第80回
本当に現代なのか? どうで死ぬ身の一踊り
 いい意味での破天荒とは常に過去の中にしか存在し得ないのではないか?
 いきなりファッキンに意味ありげで文学的な出だしだでアレだが、そう思わないですか?
 ほら、昔の芸能人は(由利徹とかユセフ・トルコ)は、トルコ風呂を貸し切って女を抱きまくったりとか、昔のプロレスラー(力道山とかユセフ・トルコ)はウイスキーを何本も一気のみしてステーキ10人前食ってミルク1ガロン飲んだとか、太宰治が違う女と何回も心中しようとしたとか……。

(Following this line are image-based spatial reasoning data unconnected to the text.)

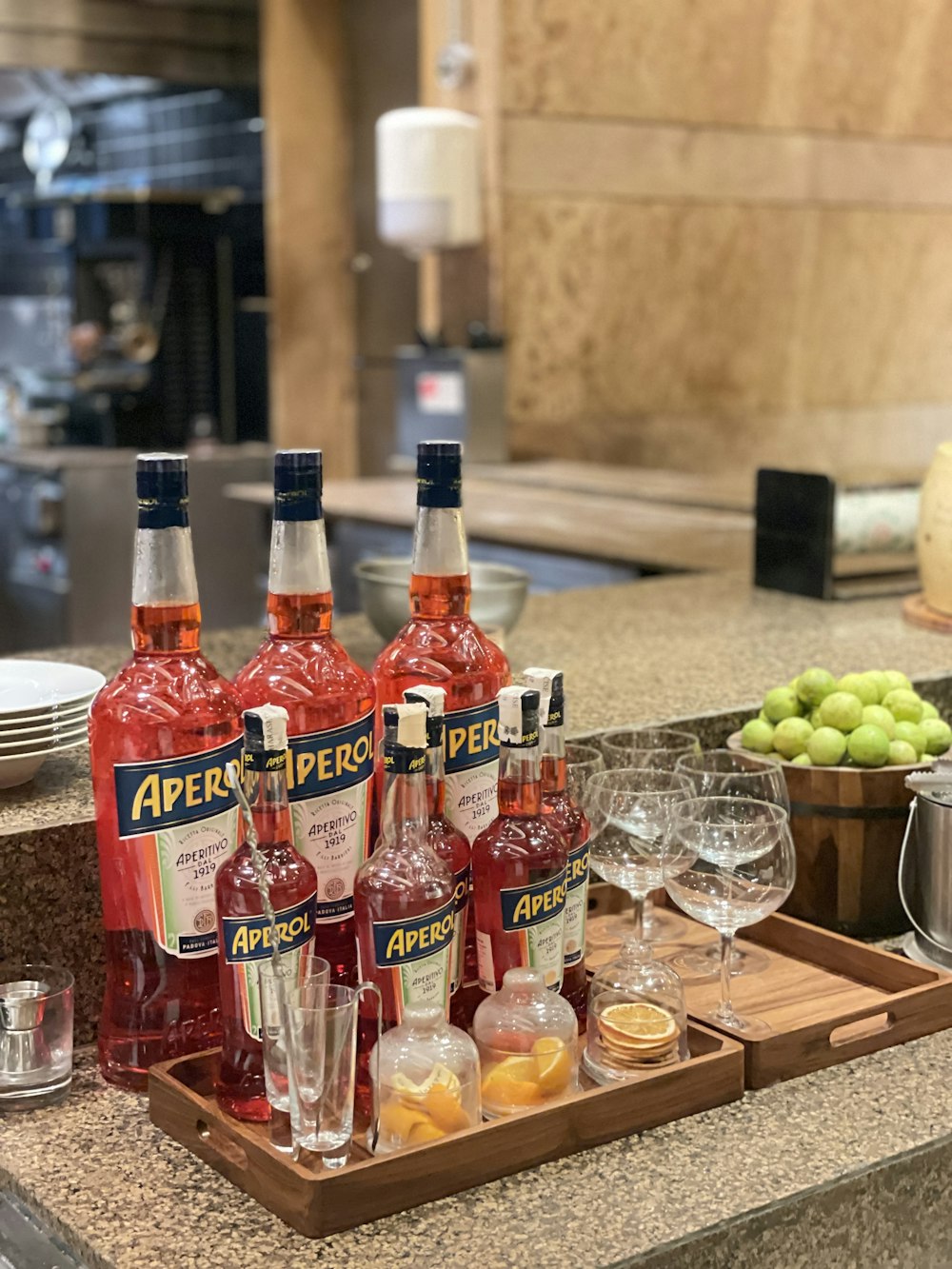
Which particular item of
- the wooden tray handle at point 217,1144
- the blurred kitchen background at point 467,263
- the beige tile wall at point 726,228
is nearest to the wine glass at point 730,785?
the wooden tray handle at point 217,1144

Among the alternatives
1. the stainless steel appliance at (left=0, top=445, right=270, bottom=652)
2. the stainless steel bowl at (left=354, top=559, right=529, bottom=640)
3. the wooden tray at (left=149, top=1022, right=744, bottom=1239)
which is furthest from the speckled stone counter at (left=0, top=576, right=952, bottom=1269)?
the stainless steel appliance at (left=0, top=445, right=270, bottom=652)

 心中はともかくとして、現代という目から見れば、昔はそういう時代だったんだなぁ〜、と思わせる、微笑ましい破天荒さじゃないですか。
 だが、そういう破天荒さを持つ男が、現代に生きたらどうなるのか?

 西村賢太の私小説「どうで死ぬ身の一踊り」はそれがよくわかる一冊である!
 こんな強烈な文学を書く人がまだ日本にいるのか! 本当にこれは現代の私小説なのか! 心の底からそう思った。そして、誰もがそうそう叫びたくなるであろう。

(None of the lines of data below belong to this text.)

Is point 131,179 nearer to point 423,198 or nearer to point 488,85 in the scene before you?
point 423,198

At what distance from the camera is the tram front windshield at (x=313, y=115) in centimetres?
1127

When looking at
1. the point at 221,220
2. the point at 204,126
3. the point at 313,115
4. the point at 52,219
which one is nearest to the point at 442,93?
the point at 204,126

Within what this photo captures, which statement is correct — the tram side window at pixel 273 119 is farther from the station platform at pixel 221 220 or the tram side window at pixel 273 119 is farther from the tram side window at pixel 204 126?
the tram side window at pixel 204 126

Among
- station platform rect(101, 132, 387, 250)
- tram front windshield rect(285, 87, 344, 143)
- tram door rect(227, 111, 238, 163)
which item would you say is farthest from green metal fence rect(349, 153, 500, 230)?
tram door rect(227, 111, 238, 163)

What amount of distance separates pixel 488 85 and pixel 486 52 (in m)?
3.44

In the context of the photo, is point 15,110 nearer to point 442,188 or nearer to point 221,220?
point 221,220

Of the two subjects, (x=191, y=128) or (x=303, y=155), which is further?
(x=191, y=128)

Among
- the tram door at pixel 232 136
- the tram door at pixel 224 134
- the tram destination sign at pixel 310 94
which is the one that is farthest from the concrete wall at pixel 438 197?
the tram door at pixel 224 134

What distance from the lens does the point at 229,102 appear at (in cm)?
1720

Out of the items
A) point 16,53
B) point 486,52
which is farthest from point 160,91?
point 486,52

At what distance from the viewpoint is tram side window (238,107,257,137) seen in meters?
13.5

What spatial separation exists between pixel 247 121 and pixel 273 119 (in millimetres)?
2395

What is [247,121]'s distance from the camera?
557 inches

 本作は、昭和七年に死んだ小説家の藤澤清造を愛する作者が、藤澤清造の全集を出す作業に没頭する中で発生する人間関係の軋轢などを赤裸々に書いたものなんだが……あまり赤裸々すぎるし、その赤裸々さが現代のものとは思えないんですよ。
 現代の私小説はどこかクールである。
 しかし、ここにあるのは、大正か? 昭和か? と思わせる地下に向かって噴く黒い炎のような文学なのだ。しかもそこには、そういった小説にありがちなヤクザや麻薬といった裏社会を匂わすようなギミックは一切登場しない。
 表の社会を生きながら、よくもここまで暗い情念を爆発させるなんて、凄いよ!
 彼女に暴力をふるう。
 ↓
 逃げられる。
 ↓
 超必死に哀願してよりを戻す。
 ↓
 最初に戻る。
 このコンビネーションは壮絶。
 そんなことをする一方で文学者への強烈な愛を語るのだ!
 心の底から現代の出来事とは思えん!
 こんな熱い魂のこもった私小説はそう読めるもんじゃない! 素晴らしいぜ!